Professors are admonished to be sensitive to students’ emotional and psychological needs, even to the extent of changing the way they teach and the material they teach in order to cater to the weakest and most fragile of their charges. Not to do so will often lead to punitive action on the part of university officials against faculty “dissidents.” Meanwhile the better students are sacrificed in favor of the mediocre and the clamorous. We have arrived at a state where the educational transaction between teacher and student has been crippled by the faux dispensation of academic “justice.”
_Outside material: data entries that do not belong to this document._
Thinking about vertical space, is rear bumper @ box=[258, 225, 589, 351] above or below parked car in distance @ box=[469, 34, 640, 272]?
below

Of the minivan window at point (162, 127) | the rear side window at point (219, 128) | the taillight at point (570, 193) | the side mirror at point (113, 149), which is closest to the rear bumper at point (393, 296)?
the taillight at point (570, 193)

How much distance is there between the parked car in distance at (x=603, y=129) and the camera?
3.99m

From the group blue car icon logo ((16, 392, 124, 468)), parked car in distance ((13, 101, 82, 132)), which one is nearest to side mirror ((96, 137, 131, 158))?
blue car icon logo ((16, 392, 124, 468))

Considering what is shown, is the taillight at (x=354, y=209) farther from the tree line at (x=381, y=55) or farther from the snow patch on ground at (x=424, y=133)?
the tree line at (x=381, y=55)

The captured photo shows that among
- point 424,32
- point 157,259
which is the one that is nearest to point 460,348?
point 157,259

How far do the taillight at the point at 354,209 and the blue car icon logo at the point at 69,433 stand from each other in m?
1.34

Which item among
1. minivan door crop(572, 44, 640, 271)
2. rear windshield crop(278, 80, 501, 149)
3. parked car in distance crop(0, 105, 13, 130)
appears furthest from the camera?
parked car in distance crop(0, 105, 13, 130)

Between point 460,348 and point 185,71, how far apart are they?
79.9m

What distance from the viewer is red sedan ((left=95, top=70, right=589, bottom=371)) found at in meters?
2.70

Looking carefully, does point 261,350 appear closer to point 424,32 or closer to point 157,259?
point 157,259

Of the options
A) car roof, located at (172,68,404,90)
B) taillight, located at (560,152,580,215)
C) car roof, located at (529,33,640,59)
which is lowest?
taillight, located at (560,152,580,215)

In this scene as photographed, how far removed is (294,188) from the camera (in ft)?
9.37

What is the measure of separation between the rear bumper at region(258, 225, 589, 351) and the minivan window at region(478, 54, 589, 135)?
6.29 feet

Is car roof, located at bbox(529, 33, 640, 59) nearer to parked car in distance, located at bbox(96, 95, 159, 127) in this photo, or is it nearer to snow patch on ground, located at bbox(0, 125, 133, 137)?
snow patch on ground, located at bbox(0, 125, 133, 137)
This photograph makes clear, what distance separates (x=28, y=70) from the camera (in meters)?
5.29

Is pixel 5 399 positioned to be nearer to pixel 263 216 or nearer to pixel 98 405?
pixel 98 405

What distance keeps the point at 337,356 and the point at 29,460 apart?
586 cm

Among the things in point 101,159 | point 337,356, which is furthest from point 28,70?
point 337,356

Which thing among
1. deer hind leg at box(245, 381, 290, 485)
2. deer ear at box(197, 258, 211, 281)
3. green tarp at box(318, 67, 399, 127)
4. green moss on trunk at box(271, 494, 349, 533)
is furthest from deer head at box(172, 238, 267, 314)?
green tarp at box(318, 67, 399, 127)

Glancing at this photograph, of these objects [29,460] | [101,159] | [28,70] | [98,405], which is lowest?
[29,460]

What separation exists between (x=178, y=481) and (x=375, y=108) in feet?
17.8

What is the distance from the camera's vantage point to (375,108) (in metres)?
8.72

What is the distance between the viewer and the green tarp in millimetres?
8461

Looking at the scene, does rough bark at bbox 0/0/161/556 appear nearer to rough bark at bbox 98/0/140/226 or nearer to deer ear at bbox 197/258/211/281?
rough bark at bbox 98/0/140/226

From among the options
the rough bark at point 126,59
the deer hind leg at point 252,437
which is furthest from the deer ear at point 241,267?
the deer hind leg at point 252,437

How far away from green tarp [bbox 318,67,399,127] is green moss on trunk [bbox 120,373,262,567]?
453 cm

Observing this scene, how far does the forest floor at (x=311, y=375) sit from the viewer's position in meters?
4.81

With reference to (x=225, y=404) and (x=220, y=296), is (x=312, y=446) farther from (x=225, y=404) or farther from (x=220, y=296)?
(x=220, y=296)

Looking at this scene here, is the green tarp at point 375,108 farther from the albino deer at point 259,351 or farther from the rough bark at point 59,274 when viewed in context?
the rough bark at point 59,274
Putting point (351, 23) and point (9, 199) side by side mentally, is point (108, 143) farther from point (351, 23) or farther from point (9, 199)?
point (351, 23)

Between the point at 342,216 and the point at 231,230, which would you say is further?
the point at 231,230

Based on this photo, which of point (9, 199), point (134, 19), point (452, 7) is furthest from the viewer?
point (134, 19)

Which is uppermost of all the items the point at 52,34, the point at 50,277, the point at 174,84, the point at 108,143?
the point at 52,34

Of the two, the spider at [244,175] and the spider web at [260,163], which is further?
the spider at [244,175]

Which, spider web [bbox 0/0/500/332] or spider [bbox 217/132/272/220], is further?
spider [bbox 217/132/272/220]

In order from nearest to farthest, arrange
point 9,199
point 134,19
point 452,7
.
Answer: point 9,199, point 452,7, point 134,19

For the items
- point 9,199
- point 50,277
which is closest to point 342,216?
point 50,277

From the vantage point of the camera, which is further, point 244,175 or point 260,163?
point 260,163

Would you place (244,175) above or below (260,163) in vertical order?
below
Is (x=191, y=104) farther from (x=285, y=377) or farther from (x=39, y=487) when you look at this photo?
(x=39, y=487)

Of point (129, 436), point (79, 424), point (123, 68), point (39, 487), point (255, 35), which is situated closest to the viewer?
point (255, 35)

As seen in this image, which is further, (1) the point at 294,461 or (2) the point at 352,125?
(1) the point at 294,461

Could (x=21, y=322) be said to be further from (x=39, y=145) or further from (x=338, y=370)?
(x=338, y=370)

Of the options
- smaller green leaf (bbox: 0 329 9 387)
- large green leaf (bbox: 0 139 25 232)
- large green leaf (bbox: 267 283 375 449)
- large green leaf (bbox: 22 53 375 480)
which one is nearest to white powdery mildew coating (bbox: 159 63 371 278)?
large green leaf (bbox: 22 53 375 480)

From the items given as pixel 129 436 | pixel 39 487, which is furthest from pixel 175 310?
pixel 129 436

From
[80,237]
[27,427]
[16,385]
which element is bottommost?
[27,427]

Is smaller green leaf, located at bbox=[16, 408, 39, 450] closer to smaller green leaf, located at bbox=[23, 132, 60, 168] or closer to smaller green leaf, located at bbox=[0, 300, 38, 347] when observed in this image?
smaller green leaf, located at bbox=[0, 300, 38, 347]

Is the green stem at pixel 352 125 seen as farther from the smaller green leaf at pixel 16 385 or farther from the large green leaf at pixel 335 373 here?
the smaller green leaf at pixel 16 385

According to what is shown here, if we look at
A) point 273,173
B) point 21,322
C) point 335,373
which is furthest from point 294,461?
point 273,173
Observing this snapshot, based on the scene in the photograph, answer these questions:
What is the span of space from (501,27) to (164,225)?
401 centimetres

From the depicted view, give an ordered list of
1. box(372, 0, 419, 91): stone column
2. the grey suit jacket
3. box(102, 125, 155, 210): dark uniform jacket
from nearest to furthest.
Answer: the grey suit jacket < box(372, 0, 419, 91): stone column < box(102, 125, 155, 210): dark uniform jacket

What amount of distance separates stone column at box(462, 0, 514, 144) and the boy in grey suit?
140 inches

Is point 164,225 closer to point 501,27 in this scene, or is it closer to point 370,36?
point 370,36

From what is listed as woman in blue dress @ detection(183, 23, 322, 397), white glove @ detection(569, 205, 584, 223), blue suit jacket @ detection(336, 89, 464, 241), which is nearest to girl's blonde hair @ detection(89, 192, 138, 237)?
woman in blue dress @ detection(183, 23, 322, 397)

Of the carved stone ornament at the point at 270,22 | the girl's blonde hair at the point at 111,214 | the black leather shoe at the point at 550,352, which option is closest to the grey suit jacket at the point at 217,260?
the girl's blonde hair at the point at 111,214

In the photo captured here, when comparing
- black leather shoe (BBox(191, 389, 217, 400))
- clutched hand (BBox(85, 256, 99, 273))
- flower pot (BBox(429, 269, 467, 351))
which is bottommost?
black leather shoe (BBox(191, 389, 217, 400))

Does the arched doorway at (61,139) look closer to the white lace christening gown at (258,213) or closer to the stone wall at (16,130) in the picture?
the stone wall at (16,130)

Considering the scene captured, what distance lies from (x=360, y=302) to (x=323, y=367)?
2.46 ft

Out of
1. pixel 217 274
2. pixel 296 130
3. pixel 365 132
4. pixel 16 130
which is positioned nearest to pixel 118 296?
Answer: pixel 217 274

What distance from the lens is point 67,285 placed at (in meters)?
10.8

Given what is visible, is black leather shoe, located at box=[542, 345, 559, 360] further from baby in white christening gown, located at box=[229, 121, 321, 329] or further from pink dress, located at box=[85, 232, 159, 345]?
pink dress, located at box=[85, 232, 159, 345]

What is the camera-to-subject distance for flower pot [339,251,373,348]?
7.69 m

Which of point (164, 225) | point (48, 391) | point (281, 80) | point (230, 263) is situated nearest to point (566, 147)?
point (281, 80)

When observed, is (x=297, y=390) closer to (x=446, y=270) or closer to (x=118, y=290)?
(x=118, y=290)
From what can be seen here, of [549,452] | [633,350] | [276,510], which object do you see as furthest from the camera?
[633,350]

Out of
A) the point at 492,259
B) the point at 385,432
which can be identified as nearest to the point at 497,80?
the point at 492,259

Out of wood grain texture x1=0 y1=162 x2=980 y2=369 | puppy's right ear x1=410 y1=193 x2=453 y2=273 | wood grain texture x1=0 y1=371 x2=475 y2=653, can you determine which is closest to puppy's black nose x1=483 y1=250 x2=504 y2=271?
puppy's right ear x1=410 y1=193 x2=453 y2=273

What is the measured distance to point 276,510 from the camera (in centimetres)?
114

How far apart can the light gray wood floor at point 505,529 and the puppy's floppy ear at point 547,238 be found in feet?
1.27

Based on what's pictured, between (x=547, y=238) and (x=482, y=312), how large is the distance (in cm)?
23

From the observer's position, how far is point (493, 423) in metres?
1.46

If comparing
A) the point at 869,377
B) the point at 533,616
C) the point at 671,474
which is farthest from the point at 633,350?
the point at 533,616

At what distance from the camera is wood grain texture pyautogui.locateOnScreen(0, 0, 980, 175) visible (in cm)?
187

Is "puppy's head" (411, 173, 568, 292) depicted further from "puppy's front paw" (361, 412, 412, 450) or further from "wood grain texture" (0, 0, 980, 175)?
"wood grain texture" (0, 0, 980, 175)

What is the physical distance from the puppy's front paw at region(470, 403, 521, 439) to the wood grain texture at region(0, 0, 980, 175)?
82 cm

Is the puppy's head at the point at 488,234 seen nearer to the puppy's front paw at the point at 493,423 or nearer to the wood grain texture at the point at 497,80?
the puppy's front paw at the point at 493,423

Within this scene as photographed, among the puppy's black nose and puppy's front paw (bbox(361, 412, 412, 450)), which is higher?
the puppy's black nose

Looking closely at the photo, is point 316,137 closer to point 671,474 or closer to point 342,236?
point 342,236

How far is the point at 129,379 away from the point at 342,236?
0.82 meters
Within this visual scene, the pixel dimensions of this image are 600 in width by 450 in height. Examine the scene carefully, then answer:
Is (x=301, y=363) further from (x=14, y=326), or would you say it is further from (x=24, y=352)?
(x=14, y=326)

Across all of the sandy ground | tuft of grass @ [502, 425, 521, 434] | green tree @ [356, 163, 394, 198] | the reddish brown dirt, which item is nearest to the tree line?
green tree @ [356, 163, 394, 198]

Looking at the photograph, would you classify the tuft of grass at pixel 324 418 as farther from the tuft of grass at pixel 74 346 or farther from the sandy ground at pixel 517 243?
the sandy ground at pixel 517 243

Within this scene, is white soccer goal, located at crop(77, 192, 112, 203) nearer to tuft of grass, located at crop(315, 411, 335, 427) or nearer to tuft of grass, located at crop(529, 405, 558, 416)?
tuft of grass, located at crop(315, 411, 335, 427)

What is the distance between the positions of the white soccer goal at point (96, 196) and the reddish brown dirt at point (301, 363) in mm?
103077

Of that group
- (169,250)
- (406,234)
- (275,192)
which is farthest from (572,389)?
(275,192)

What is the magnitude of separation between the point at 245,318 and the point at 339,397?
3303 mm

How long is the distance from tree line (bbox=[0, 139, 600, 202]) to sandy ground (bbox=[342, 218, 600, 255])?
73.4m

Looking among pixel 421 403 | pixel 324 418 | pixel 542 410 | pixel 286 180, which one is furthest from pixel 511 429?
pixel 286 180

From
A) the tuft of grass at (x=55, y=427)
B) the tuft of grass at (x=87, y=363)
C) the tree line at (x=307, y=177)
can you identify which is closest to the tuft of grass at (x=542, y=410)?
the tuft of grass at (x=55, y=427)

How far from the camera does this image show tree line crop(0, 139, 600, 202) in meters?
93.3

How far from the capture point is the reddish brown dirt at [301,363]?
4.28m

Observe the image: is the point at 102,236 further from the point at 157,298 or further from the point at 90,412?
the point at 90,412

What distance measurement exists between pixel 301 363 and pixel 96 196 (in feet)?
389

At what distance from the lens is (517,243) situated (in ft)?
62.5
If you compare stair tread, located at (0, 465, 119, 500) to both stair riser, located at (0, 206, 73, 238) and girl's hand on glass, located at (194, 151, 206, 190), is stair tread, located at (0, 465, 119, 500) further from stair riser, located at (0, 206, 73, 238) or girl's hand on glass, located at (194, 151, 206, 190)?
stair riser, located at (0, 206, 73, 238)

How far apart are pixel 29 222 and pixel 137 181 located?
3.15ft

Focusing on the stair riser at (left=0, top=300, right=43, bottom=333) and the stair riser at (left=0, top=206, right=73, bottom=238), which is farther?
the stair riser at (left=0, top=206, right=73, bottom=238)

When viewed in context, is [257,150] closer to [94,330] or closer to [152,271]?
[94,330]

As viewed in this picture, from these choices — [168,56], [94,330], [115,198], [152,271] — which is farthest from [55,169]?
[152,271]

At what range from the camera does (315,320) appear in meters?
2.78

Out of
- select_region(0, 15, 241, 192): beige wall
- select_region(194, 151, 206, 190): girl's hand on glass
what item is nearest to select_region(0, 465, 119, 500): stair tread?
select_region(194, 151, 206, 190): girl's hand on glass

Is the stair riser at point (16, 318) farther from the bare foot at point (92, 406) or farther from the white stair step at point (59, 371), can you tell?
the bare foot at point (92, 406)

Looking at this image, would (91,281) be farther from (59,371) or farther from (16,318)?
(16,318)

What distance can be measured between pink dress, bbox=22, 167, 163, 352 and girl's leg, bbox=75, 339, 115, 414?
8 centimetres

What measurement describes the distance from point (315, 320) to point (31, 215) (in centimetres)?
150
In my day as a teacher we did not live in terror of our students. We had more than our share of dysfunctional students, but the atmosphere was generally cordial and qualified by a spirit of workable reciprocity. We did not have to mollycoddle the tiffany legion spooked by their own shadows -- since they did not detectably exist. The minim of violent students was summarily shown the door. True, some of our students -- drastically fewer than the current crop of petitioners -- suffered from actual and visible disabilities, and we accommodated them without administrative interference or threat of sanctions. None of us found ourselves facing a Human Rights Tribunal or the peril of suspension for a nothingburger. We did not mince our words and watch our language lest we be arraigned on charges of “hate speech” or giving offence. And since we were professionals, we taught as we saw fit, without “social justice” oversight.
Moreover, in my time as a student we had no such advantages as pertain to the ludicrous and self-indulgent pronominalists -- “he” and “she” were good enough for us. The vast precipitation of “snowflakes” deliquescing in “safe spaces” would have been utterly foreign to us. The masked marauders invading classroom and campus, had there been any, would have been immediately arrested. And the cohort of the putative and multitudinous “disabled” -- now approximately one out of ten students by my count -- who are provided with an armory of special devices and exemptions that make a mockery of genuine learning would have been laughed off the premises.